-“¿Y a vos qué consigna te pinto?”, me gritó Pablut desde el aula con el aerosol en la mano.
-“Por un Movimiento... ¡uniformemente variado!”, contesté riendo mientras hacía de “campana” en la entrada a los claustros de 3º año del Nacional Buenos Aires.
Año 1970. Teníamos 15 años. Militábamos en diferentes agrupaciones políticas estudiantiles de izquierda.
Las siglas eran rivales. Nosotros éramos amigos.
Compartíamos sueños y esperanzas. El amor y temor a las minas. Algunas pajas durante charlas trasnochadas de adolescentes.
Los primeros pelos largos: -“A vos se te hacen cuernos hacia los costados, y a mi hacia adelante. Somos dos tipos de cabras.”, me decía.
Él quería hacer la revolución metódica juntando monedas de 5 pesos, esas plateadas, con una fragata. Tenía frascos y frascos llenos. Decía que cuando no hubiera más monedas en circulación, justo de esas que se usaban para los teléfonos públicos, la gente no aguantaría más y se levantaría contra el gobierno y la injusticia.

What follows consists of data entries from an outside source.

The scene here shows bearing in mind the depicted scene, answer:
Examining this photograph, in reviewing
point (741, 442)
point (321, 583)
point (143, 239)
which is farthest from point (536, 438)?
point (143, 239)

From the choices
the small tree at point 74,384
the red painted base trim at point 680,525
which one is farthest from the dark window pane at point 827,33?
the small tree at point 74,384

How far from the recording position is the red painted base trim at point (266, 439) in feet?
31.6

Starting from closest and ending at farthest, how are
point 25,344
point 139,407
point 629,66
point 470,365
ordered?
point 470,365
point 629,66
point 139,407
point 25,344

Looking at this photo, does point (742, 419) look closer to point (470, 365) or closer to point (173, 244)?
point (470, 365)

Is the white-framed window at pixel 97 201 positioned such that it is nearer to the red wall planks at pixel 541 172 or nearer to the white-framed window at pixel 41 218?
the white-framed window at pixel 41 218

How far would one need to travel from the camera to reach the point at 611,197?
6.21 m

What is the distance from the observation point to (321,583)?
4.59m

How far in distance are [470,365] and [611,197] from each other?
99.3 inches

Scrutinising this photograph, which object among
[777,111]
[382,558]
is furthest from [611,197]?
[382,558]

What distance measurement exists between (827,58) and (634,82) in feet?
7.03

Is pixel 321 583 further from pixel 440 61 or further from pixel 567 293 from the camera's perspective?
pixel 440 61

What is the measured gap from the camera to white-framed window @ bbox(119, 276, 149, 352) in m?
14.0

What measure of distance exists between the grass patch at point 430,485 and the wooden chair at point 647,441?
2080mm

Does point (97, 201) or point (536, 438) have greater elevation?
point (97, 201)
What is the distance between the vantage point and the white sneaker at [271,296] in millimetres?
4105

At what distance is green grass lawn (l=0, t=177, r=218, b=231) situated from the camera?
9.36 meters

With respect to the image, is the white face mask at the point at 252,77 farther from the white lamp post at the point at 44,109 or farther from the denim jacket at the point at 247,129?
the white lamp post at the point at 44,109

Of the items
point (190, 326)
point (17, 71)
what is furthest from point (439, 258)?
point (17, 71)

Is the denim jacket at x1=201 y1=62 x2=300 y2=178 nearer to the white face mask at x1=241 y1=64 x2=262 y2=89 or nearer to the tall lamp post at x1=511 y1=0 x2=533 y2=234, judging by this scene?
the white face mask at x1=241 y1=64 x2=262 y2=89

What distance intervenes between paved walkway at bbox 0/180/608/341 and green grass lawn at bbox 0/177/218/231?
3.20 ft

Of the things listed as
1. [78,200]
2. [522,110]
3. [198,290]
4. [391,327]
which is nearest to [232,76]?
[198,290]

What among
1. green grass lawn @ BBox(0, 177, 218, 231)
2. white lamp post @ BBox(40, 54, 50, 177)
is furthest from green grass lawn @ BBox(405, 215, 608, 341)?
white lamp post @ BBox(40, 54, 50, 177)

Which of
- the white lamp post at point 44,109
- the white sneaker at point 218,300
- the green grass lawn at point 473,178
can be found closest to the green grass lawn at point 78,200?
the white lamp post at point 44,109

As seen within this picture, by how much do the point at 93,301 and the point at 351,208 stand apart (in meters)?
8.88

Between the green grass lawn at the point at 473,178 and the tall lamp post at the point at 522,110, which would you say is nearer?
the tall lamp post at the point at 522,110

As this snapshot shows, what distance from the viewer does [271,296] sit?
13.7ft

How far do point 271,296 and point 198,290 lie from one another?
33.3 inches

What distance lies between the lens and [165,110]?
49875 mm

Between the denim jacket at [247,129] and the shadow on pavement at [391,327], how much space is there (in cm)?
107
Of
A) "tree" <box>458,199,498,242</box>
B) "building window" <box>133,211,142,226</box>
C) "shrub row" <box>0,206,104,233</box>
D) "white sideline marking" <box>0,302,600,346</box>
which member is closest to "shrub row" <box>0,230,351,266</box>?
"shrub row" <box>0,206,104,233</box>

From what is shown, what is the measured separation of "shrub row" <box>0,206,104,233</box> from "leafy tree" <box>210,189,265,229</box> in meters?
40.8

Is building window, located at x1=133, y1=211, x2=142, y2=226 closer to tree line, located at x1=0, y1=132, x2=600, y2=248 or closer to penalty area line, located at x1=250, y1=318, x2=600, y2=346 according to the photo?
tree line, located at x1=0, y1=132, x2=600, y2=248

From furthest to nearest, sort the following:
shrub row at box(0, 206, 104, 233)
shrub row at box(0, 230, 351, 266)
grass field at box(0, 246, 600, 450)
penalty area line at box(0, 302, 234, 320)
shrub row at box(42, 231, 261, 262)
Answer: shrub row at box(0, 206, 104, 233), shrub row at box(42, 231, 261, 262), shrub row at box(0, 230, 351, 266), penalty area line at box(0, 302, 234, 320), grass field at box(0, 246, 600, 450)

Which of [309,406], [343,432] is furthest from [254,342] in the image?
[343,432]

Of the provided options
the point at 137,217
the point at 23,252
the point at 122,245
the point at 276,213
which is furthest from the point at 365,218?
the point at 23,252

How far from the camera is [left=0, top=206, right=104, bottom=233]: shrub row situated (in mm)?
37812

Yo estaba fascinado con la revolución inmediata y me las ingeniaba para ir al Nacional sin corbata una y otra vez (estaba obviamente prohibido) y enfrentar a la autoridad cara a cara.
Nuestras fuerzas iban creciendo. Nos sentíamos poderosos... y conflictuados. Al final de ese año reventaron las contradicciones y salimos disparados como flechas: él intentó seguir una vida normal en el ILSE y yo en el “schule” Mitre. Pero ya habíamos sido tocados por el estigma de la libertad y la revolución. Ya no cerraríamos los ojos hasta la muerte.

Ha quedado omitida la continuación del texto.